Breaking Hammer (Inferno Motorcycle Club, #3)

“I am worried, Sayadaw,” I admitted, addressing him by the deferential term for his position as the senior monk. “I cannot calm my mind.”


“Why are you worried?” he asked. It sounded like a simple question, but everything with Tayza was laden with more meaning than the surface would indicate. He wasn’t asking for information; he was asking why I felt the need to be so attached to my worry. He was asking why I wasn’t letting go.

“Things are becoming complicated,” I said. “I’m not sure if I am on the right path.”

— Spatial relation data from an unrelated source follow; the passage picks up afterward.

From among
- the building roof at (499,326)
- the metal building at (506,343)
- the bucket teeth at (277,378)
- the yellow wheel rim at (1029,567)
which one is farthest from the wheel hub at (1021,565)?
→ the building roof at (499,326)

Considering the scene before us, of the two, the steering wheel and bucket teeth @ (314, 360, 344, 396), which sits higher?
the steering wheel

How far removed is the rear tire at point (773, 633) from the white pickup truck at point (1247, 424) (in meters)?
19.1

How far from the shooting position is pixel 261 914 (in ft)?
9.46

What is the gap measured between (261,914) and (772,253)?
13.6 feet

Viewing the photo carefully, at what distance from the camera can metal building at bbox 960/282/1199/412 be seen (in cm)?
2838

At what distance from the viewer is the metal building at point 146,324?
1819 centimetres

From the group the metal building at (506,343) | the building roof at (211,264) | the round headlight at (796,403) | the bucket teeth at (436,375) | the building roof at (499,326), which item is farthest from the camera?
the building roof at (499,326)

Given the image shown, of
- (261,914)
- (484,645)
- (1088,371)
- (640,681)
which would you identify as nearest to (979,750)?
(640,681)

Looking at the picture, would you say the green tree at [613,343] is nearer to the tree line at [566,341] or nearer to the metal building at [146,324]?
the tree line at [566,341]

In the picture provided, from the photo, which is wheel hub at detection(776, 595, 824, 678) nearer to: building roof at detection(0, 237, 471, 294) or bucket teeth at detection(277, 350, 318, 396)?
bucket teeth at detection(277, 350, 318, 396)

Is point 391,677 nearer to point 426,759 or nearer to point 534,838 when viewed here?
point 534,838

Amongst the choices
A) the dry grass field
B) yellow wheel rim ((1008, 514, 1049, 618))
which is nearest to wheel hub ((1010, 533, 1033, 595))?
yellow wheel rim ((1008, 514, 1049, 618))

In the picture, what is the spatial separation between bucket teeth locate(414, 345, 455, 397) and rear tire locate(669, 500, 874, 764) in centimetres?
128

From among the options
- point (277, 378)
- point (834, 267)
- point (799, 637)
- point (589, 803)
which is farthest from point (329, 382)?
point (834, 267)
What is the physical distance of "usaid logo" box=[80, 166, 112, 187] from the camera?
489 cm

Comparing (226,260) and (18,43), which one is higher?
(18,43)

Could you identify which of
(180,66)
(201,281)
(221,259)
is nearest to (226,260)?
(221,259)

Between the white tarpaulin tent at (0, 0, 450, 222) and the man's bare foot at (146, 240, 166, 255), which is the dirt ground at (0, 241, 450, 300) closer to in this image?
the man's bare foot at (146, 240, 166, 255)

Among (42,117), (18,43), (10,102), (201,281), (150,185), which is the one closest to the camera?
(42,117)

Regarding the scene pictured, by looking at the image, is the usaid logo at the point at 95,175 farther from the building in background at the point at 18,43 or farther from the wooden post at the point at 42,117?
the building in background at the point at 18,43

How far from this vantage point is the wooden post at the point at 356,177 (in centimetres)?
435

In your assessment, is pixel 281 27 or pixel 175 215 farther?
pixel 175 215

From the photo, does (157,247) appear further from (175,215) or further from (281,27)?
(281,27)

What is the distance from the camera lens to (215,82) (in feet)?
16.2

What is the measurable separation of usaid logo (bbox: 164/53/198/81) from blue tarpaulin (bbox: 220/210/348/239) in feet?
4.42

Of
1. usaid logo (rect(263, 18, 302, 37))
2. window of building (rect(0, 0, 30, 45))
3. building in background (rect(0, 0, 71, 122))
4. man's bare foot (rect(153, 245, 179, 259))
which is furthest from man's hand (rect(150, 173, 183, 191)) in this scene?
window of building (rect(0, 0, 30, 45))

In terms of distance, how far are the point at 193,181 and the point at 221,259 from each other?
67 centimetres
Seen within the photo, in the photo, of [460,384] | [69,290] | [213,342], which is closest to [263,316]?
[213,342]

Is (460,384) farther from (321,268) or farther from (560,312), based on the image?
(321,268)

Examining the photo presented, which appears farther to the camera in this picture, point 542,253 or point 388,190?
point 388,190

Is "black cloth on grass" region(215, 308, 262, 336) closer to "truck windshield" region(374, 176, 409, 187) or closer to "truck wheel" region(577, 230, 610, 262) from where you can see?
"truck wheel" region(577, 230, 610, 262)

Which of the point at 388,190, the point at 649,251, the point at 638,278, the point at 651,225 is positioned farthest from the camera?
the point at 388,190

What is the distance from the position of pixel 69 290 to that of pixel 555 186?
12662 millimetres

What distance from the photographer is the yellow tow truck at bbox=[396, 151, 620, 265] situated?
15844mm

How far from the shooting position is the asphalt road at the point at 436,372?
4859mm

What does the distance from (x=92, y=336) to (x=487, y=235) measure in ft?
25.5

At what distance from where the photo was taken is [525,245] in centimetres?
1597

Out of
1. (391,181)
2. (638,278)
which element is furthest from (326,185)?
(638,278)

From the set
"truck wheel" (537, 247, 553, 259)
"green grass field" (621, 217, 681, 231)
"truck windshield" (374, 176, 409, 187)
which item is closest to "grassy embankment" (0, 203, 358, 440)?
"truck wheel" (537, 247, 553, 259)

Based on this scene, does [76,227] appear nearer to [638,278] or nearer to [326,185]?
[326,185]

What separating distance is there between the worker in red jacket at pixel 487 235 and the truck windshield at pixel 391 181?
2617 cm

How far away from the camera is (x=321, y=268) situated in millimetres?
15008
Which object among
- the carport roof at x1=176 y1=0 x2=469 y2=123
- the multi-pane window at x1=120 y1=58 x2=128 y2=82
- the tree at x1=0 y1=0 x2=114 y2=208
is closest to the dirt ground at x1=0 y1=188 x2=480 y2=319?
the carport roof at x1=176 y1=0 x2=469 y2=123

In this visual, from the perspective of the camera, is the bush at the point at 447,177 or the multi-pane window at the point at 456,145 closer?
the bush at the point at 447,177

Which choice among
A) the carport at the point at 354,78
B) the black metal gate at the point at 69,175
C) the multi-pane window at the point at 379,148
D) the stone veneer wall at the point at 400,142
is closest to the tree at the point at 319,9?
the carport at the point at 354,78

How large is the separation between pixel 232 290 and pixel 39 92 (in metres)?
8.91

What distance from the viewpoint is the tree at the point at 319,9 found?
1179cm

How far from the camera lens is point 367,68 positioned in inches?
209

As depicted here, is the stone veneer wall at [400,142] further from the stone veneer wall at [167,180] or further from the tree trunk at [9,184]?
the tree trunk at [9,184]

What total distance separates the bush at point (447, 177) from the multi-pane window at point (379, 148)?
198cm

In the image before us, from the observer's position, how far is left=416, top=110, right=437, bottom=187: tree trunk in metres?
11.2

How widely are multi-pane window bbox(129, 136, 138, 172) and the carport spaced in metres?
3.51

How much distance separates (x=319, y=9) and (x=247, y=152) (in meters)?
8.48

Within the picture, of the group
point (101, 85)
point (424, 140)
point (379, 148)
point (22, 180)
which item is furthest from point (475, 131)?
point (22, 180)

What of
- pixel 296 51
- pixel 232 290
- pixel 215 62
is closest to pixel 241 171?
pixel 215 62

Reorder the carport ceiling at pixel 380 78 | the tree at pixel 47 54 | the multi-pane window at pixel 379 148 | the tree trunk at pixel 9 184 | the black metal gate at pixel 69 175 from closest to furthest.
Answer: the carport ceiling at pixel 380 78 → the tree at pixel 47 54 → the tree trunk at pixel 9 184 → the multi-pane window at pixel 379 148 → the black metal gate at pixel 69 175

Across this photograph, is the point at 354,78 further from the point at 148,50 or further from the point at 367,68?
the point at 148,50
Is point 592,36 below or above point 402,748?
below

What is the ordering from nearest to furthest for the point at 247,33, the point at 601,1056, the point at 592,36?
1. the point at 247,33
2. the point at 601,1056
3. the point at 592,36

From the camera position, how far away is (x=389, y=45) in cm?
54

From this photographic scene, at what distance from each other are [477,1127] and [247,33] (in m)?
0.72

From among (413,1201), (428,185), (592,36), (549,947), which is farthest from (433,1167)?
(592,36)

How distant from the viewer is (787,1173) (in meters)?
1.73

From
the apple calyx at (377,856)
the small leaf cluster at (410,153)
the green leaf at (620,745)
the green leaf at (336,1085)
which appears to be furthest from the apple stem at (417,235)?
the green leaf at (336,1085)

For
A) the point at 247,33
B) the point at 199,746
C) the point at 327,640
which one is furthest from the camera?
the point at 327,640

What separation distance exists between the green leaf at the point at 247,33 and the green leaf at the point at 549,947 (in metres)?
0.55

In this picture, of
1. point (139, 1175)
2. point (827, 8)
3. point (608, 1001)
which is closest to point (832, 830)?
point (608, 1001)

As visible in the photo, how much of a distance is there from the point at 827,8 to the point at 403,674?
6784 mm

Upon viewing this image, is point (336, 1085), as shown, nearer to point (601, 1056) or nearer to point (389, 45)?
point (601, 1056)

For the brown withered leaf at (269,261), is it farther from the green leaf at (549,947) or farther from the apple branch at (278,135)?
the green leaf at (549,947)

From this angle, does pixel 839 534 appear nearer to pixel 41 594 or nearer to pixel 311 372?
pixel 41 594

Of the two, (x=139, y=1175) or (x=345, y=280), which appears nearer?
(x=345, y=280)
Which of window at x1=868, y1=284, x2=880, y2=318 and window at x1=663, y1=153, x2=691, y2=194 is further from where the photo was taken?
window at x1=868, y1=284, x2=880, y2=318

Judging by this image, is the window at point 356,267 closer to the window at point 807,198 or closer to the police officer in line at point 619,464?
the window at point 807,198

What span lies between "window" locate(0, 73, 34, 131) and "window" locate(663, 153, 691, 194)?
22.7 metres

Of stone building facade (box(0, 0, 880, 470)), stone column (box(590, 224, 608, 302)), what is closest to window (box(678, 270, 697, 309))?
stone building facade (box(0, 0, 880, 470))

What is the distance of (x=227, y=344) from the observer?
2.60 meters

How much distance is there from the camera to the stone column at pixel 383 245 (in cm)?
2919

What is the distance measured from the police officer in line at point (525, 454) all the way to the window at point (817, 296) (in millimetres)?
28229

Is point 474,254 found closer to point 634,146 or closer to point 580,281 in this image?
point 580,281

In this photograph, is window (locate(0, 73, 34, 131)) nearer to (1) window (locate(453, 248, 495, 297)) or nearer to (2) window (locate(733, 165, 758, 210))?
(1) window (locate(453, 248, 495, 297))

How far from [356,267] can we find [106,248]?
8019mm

We walked in silence for a long time, until I began to feel my heart rate slowing, the same way it always did when I was here. Until all of the thoughts, swirling and racing around in my head, finally calmed down and the storm of emotions began to subside, replaced by the sound of my breathing and the padding of our feet as we walked the grounds. When Tayza did speak, I had become so used to the silence that the sound of his voice startled me.

He stopped and turned toward me, looking at me from behind his glasses, his eyes bright. “Meia,” he said. “You suffer because you are grasping at things beyond your control.”

I felt a transient flash of irritation. I already knew this. Suffering was caused by failure to let go. I couldn’t do that. It was one of a million reasons I was a bad Buddhist. I would never be able to let go. “There are so many things from the past, things I don't think I can ever let go. Things that have not been brought to justice. And things now...that cannot be let go."

"Letting go does not allow others to escape justice, Meia," he said. "It allows you to have peace."

I looked down at the ground, turned over a small rock with my foot. What did Tayza know about how to help me feel peace? Then I asked the question, the big question. “What if I can’t ever get peace, Sayadaw?”

He turned to me, his expression unchanged. But his voice was firm, intensity in his words. “Then it will destroy you,” he said.

It already has, I thought. I'm already dead inside.





It was two weeks later, and I'd put thoughts of that prick Aston - and of the girl I'd seen - out of my mind. I was going through the motions at work, unable to stop thinking about fighting again. I'd had a taste of it, and I wanted more. The rush was over too quickly, the only thing that added a tiny breath of life to the existence I was otherwise barely eking out.

And it wasn't just that. I was stopping by the clubhouse now, more regularly after work. Testing the waters, hanging around like I'd done in the beginning. The President there, Geezer Jake, was a solid guy, at least he seemed that way. You never fucking knew, though. I wouldn't have expected Mad Dog to go the way he had.

Well, that wasn't true. Mad Dog always had it in him, from the very beginning. He had that capacity, and I knew it. He just always kept it in check...until he didn't anymore.

I wondered if, years from now, someone would say the same thing about me.

Even so, despite my reservations, the thoughts about coming out of retirement kept creeping into my mind. It was a new chapter. It wasn't Mad Dog's club. I could keep the day job, do the bare minimum at the club. I'd be like a fucking weekend warrior, right? No big deal. It didn't mean I'd have to turn over my soul to the club.

These were the things that kept going through my head.

But I knew they weren't true. I knew myself. I knew that if I came out of retirement, I'd take it seriously. And that was something I wasn't sure I was ready to do.

Even so, I sat out in the garage yesterday with the bike, just thinking. I still hadn't ridden yet, afraid that if I got on the bike, it would flip a switch inside of me that I wouldn't be able to turn off.

It felt like I'd be closing the chapter on April or something.

Even if I knew in my head she'd want me to move on - fuck, she'd chew me a new asshole if she knew I was this wrapped up in memories still - I couldn't quite bring myself to actually do it.



“Watch yourself up there, Mr. Holder,” Mark, the security guard, said.

“You make it sound like I’m walking into something dangerous, Mark,” I said. “I think I’ll be all right installing this system on some rich guy’s penthouse, thanks.”

He shrugged. “He’s a special kind of rich guy, that’s all I’m saying.”

I opened my mouth, about to ask him what exactly made this special snowflake different from all the other fucking rich shits here in Vegas, but Mike’s radio squawked and he picked it up. Without taking the radio away from his mouth, he waved at me as he walked down the hall, his pace brisk.